Collected data:
§
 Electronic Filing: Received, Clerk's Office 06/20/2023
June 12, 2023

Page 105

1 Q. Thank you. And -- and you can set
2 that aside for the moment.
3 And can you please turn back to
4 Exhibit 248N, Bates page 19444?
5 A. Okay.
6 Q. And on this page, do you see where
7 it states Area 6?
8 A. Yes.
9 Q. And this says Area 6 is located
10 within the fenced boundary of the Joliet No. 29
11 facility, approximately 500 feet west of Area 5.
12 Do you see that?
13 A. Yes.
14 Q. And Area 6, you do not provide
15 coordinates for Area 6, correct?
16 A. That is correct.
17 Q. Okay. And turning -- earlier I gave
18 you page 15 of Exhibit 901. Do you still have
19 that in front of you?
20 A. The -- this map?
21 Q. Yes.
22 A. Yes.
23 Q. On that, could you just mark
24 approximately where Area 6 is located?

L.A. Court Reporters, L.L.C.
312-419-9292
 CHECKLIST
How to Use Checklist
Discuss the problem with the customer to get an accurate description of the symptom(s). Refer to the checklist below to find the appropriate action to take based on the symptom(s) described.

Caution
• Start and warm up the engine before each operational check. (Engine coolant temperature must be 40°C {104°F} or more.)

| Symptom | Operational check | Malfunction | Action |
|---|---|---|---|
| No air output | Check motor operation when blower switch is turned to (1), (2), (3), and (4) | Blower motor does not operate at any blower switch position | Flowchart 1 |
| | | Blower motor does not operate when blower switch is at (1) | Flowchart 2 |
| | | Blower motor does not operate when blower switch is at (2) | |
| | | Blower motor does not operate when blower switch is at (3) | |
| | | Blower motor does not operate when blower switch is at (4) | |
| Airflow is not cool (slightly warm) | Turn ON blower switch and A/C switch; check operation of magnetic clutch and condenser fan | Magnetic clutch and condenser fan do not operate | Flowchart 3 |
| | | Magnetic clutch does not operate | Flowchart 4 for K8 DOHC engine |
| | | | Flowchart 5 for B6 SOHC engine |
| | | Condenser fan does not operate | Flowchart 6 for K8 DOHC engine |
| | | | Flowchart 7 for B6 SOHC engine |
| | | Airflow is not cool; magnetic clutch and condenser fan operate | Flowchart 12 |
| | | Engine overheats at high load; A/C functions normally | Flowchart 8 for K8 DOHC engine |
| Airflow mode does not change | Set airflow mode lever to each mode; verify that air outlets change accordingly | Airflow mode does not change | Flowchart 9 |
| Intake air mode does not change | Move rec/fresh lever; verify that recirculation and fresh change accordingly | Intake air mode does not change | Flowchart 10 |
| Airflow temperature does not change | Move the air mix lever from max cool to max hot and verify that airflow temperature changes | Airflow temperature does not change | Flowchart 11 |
§
● Exercise requirements
Report each line above containing the string "Exhibit".

● Exercise result
4 Exhibit 248N, Bates page 19444?
18 you page 15 of Exhibit 901. Do you still have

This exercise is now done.